A group of J&J shareholders, including the NECA-IBEW Welfare Trust Fund and the Hawaii Laborers Pension Fund, sued the board in 2010, arguing that directors had ignored red flags. A U.S. District judge dismissed the complaint, but noted in her opinion that the shareholders' allegations against the board were "troubling and pervasive."
In J&J's 2011 proxy statement, the board praised J&J's CEO, William Weldon, for his handling of the recalls. The statement said Weldon "generally met expectations" in 2010, adding, "Mr. Weldon's leadership and engagement with employees, legislators, regulators, investors and the news media enabled the company to deal with the issues."

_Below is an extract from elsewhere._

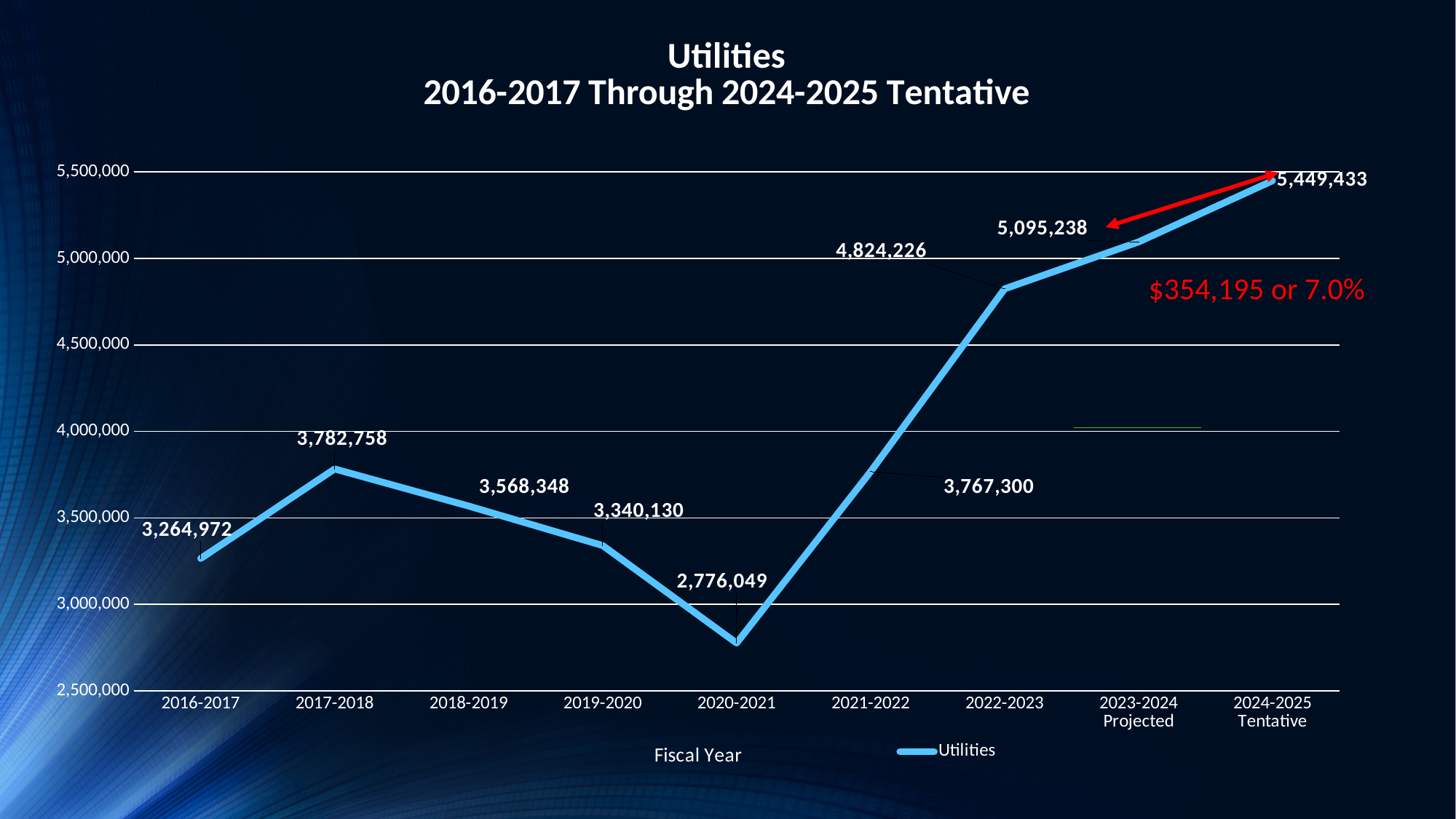
Which fiscal year has the lowest Utilities value? 2020-2021 Which is larger, the Utilities value for 2018-2019 or for 2021-2022? 2021-2022 Which fiscal year has the highest Utilities value? 2024-2025 Tentative What kind of chart is shown on the slide? Line chart What is the difference between the Utilities values for 2024-2025 Tentative and 2023-2024 Projected? 354,195 What is the Utilities value for 2020-2021? 2,776,049 What is the Utilities value for 2016-2017? 3,264,972 Does the Utilities value rise or fall from 2017-2018 to 2020-2021? Fall What is the Utilities value for 2022-2023? 4,824,226 What is the difference between the Utilities values for 2017-2018 and 2016-2017? 517,786 What is the Utilities value for 2024-2025 Tentative? 5,449,433 How many fiscal years are plotted on the chart? 9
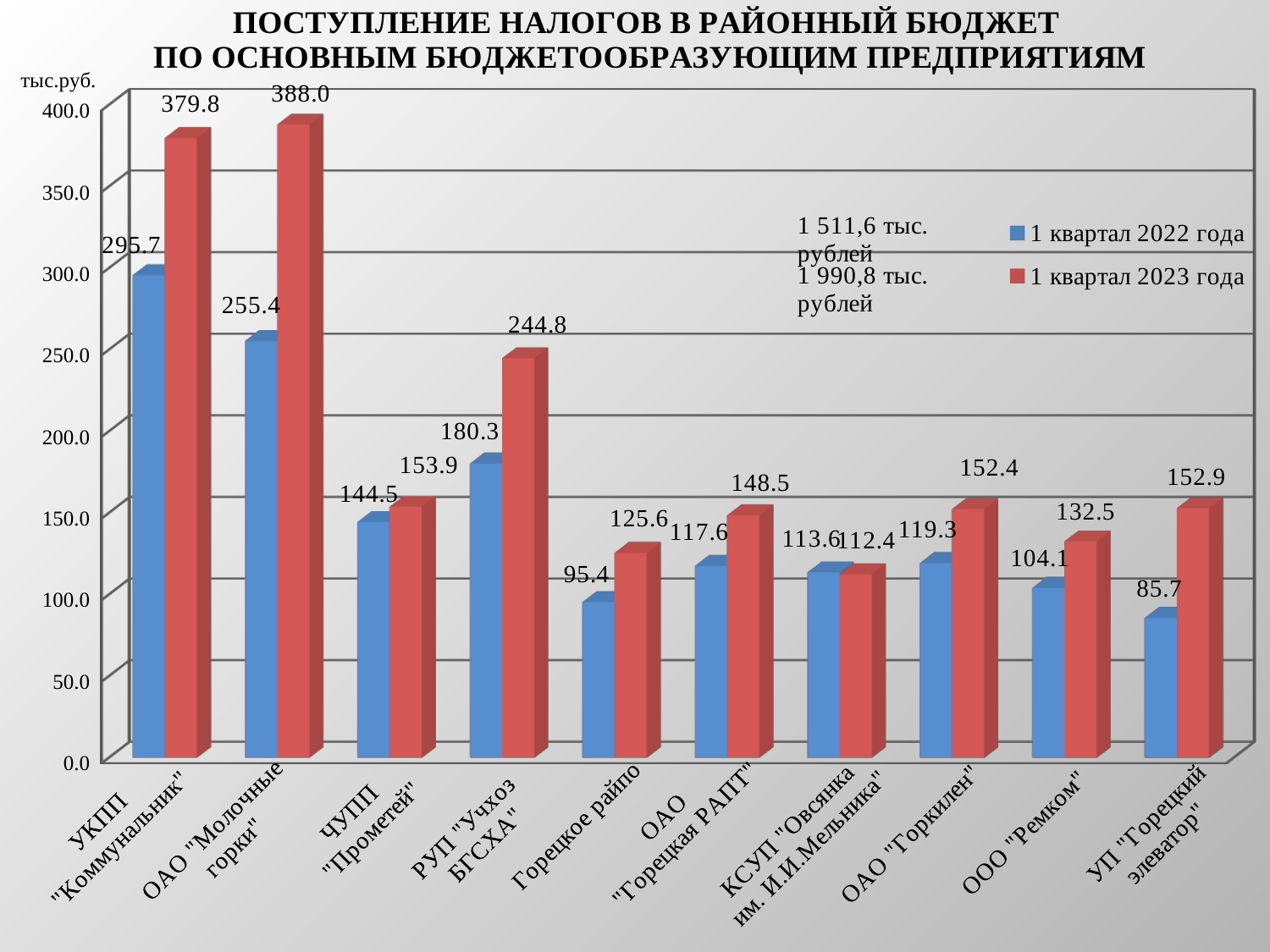
Which category has the highest value in the 1 квартал 2023 года series? ОАО "Молочные горки" Is the value for Горецкое райпо in the 1 квартал 2022 года series greater or less than 100.0? less For КСУП "Овсянка им. И.И.Мельника", which series has the larger value: 1 квартал 2022 года or 1 квартал 2023 года? 1 квартал 2022 года How many series does the legend list? 2 Which category has the lowest value in the 1 квартал 2022 года series? УП "Горецкий элеватор" What is the difference between the 1 квартал 2023 года and 1 квартал 2022 года values for РУП "Учхоз БГСХА"? 64.5 How many categories (enterprises) are shown on the x axis? 10 What is the value for ОАО "Молочные горки" in the 1 квартал 2023 года series? 388.0 What is the value for УКПП "Коммунальник" in the 1 квартал 2022 года series? 295.7 What kind of chart is shown on the slide? bar chart What unit is shown on the vertical axis label? тыс.руб. What is the value for УП "Горецкий элеватор" in the 1 квартал 2022 года series? 85.7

During a significant portion of 2010, though, Weldon avoided the press. When he first addressed the recalls, he said that they were isolated to the company's McNeil unit; not long after that, J&J issued recalls of hip implants made by its DePuy division. In April 2010, a J&J spokesperson said Weldon didn't think that cost cutting played a role in McNeil's problems. The following July, J&J released a report that conceded that the company's push to cut costs through layoffs had contributed to its quality woes.
The report also said that J&J's officers and directors had not breached their fiduciary duties, and pledged to create a new regulatory compliance committee. In an email, a J&J spokesperson wrote, "The Company's management takes the shareholder concerns and criticisms very seriously."
Excessive pay
Weldon's compensation is a sore spot for J&J investors, and may be the primary source of their growing dissatisfaction with the board. The directors on the compensation committee last year -- which, in addition to Prince and Johns, included former Xerox (XRX) CEO Anne Mulcahy and former Wm. Wrigley Jr. CEO William Perez -- were particularly unpopular with voters. Prince, who famously walked away from Citigroup with about $100 million, is the compensation committee's chairman.
ISS told its clients to vote against the company's pay policy, citing a "lack of negative discretion on CEO's pay magnitude despite ongoing reputational challenges." Weldon took home $23.4 million last year, according to research firm Equilar, making him the 13th highest paid leader of a large company (he received a 3% bump in his base salary). J&J recently disclosed that Weldon is set to receive more than $140 million worth of benefits and deferred compensation when he retires.
In 2011 -- the first year that the Dodd-Frank Act mandated "Say-on-Pay" votes -- 39% of J&J's shareholders voted against its compensation plan. The company responded by changing its program, focusing more on performance-based pay. But representatives from the American Federation of State, County and Municipal Employees (AFSCME) say Weldon's pay package was still excessive. "To the executives at J&J who deal with executive compensation, the changes they made were monumental. For shareholders, they just weren't enough," says Lisa Lindsley, the union's director of capital strategies.